I’m on at panel at the Kelmarsh Festival of Historical Literature with Andrew Swanston on Sunday 15th July so when his debut novel, The King’s Spy, became available in uncorrected proof form, I fell on it and put everything else on the TBR pile to one side. And well worth it, too: this is an excellent first novel; entertaining, informative, revealing with well-drawn characters and an ever-twisting plot. Full review below:
Summer: 1643. England is at war with itself. King Charles I has fled London for Oxford and is being pursued by the anti-royalist faction. The country is consumed by bloodshed. For Thomas Hill, a man of letters, quietly running his bookshop in the sleepy rural backwater of Romsey, the war is a rumour, not yet real. But Thomas is a code-breaker, a mathematician of some serious skill and the King has need of his services.
Thomas is an engaging, bookish man. He abhors violence, but is pleasantly competent when the need arises. He is a good maker and breaker of codes, and for those of us who don’t know the ins and outs of codebreaking, he’s good at explaining what he’s doing. He encodes missives for the King, and decodes those that are captured from the enemy. Most of them are dull in the extreme; the outpourings of men who seek to prove their own worth. But then a code arrives that stands out from the rest: it’s complex, subtle and doesn’t yield to the standard code-breaking techniques. It is, in fact, a Vigenere cipher, a form of code that is 70 years old and has never been broken. He believes he can do it; and others agree – which is why he is harassed, bullied, assaulted and eventually framed for the murder of his old mentor: there is a traitor close to the king who will do whatever it takes to protect himself.
This is a book about codes, but it wraps itself neatly around the events of the English Civil War, and highlights the value of information, and of informants, in wars where both sides speak the same language, share the same culture and are fighting as bitterly as only former friends can. There’s a love interest, which comes to a surprising conclusion, a sense of danger and of friendships formed and deepening and a scholarly insight into the destruction of Oxford by the Royalists to whom it had given succour. At the end, the villain is neatly not-quite-removed, giving us the opportunity of a second book.

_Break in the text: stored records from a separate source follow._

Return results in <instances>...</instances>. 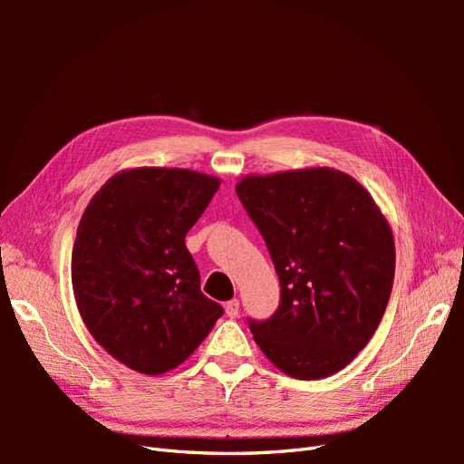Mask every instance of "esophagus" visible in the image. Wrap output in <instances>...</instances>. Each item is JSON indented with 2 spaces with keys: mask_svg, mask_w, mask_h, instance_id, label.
Segmentation results:
<instances>
[{
  "mask_svg": "<svg viewBox=\"0 0 464 464\" xmlns=\"http://www.w3.org/2000/svg\"><path fill=\"white\" fill-rule=\"evenodd\" d=\"M224 312H227V315H228L230 319L237 317V314H240V302H237V300L227 302V305H224Z\"/></svg>",
  "mask_w": 464,
  "mask_h": 464,
  "instance_id": "obj_1",
  "label": "esophagus"
}]
</instances>
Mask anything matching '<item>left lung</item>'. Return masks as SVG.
I'll return each mask as SVG.
<instances>
[{
    "label": "left lung",
    "instance_id": "obj_1",
    "mask_svg": "<svg viewBox=\"0 0 464 464\" xmlns=\"http://www.w3.org/2000/svg\"><path fill=\"white\" fill-rule=\"evenodd\" d=\"M236 193L280 280L278 310L249 321L254 341L296 379L346 368L382 323L395 278V240L370 191L329 166L249 174Z\"/></svg>",
    "mask_w": 464,
    "mask_h": 464
}]
</instances>
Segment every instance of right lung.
I'll return each instance as SVG.
<instances>
[{
	"instance_id": "add662e5",
	"label": "right lung",
	"mask_w": 464,
	"mask_h": 464,
	"mask_svg": "<svg viewBox=\"0 0 464 464\" xmlns=\"http://www.w3.org/2000/svg\"><path fill=\"white\" fill-rule=\"evenodd\" d=\"M218 186L188 168H130L82 213L72 254L77 310L123 366L145 375L178 368L224 314L201 292L184 242Z\"/></svg>"
}]
</instances>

All in all, this is a highly satisfying read. It’s not blood and thunder, although people who need a book to contain a battle before they’ll read it, will have their wish fulfilled. But this is about far more than battles; the interest is in the ciphers themselves, and the way they can change the course of history. The book launches on the 2nd of August, although I’m reliably informed there will be copies for sale at Kelmarsh. Come along and find one there: and have it signed by the man himself.